Magnesium alloy is a promising biodegradable metal material for hard tissue engineering. However, its high corrosion rate limits its application. In our previous study, we biomimetically deposited a calcium carbonate coating on the surface of magnesium alloy using siloxane induction. This calcium carbonate coating demonstrated excellent in vitro biocompatibility and provided partial protection for the magnesium alloy substrate. In this study, we further enhanced the corrosion resistance of the calcium carbonate coating by treating it with stearic acid and its derivative, sodium stearate. Electrochemical corrosion tests revealed that the sodium stearate-treated calcium carbonate coating reduced the corrosion rate by two orders of magnitude. Additionally, in vitro biocompatibility assessments showed that while the biocompatibility of the sodium stearate-treated coating was slightly reduced, it remained acceptable compared to the magnesium substrate. This study builds on our previous work and offers a promising reinforcement strategy for degradable magnesium alloys in medical applications.

Abstract Image

查看原文本刊更多论文

硬脂酸处理提高镁合金表面碳酸钙涂层的耐蚀性

镁合金是一种很有前途的可降解硬组织工程金属材料。但其高腐蚀速率限制了其应用。在我们之前的研究中，我们利用硅氧烷感应在镁合金表面模拟沉积了碳酸钙涂层。该碳酸钙涂层表现出良好的体外生物相容性，并对镁合金基体提供部分保护。在本研究中，我们通过硬脂酸及其衍生物硬脂酸钠对碳酸钙涂层进行处理，进一步提高了其耐腐蚀性。电化学腐蚀试验表明，经硬脂酸钠处理的碳酸钙涂层的腐蚀速率降低了两个数量级。此外，体外生物相容性评估表明，虽然硬脂酸钠处理的涂层的生物相容性略有降低，但与镁底物相比，它仍然是可接受的。本研究建立在我们之前工作的基础上，为可降解镁合金的医疗应用提供了一种有前途的强化策略。

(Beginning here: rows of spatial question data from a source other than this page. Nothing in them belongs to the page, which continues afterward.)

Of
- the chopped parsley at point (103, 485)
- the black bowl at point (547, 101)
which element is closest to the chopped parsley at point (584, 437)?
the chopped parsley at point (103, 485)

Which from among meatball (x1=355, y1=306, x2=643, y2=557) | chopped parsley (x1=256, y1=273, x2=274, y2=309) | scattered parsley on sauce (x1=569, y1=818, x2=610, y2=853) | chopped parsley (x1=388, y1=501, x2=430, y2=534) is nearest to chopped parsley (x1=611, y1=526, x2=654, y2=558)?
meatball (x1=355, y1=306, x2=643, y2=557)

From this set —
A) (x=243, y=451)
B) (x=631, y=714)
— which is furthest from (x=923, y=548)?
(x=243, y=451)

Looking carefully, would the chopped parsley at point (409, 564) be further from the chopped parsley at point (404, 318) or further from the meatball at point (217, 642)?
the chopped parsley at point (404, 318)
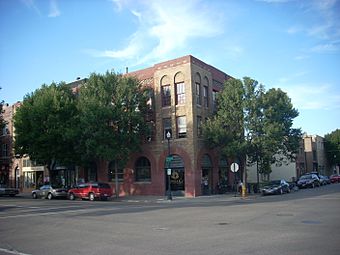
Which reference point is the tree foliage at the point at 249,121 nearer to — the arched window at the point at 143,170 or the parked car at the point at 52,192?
the arched window at the point at 143,170

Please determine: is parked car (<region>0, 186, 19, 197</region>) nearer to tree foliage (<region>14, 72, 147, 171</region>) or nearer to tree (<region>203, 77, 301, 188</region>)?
tree foliage (<region>14, 72, 147, 171</region>)

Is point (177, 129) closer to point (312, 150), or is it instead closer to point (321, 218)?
point (321, 218)

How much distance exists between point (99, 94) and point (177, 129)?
8204mm

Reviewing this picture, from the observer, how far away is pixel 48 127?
39312 millimetres

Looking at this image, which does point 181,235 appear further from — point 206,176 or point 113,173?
point 113,173

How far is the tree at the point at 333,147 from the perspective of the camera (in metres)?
88.8

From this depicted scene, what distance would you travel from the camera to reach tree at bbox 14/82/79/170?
39094mm

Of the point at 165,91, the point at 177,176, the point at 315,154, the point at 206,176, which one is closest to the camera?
the point at 177,176

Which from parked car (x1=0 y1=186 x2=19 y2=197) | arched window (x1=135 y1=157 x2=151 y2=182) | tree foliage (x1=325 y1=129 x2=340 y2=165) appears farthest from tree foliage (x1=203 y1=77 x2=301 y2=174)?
tree foliage (x1=325 y1=129 x2=340 y2=165)

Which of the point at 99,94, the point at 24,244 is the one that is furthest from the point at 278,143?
the point at 24,244

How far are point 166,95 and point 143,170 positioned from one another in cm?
807

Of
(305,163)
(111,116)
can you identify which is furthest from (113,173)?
(305,163)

本文章由计算机程序翻译，如有差异，请以英文原文为准。

求助全文

约1分钟内获得全文求助全文

来源期刊

Journal of Magnesium and Alloys Engineering-Mechanics of Materials

CiteScore

20.20

自引率

14.80%

发文量

审稿时长

59 days

期刊介绍： The Journal of Magnesium and Alloys serves as a global platform for both theoretical and experimental studies in magnesium science and engineering. It welcomes submissions investigating various scientific and engineering factors impacting the metallurgy, processing, microstructure, properties, and applications of magnesium and alloys. The journal covers all aspects of magnesium and alloy research, including raw materials, alloy casting, extrusion and deformation, corrosion and surface treatment, joining and machining, simulation and modeling, microstructure evolution and mechanical properties, new alloy development, magnesium-based composites, bio-materials and energy materials, applications, and recycling.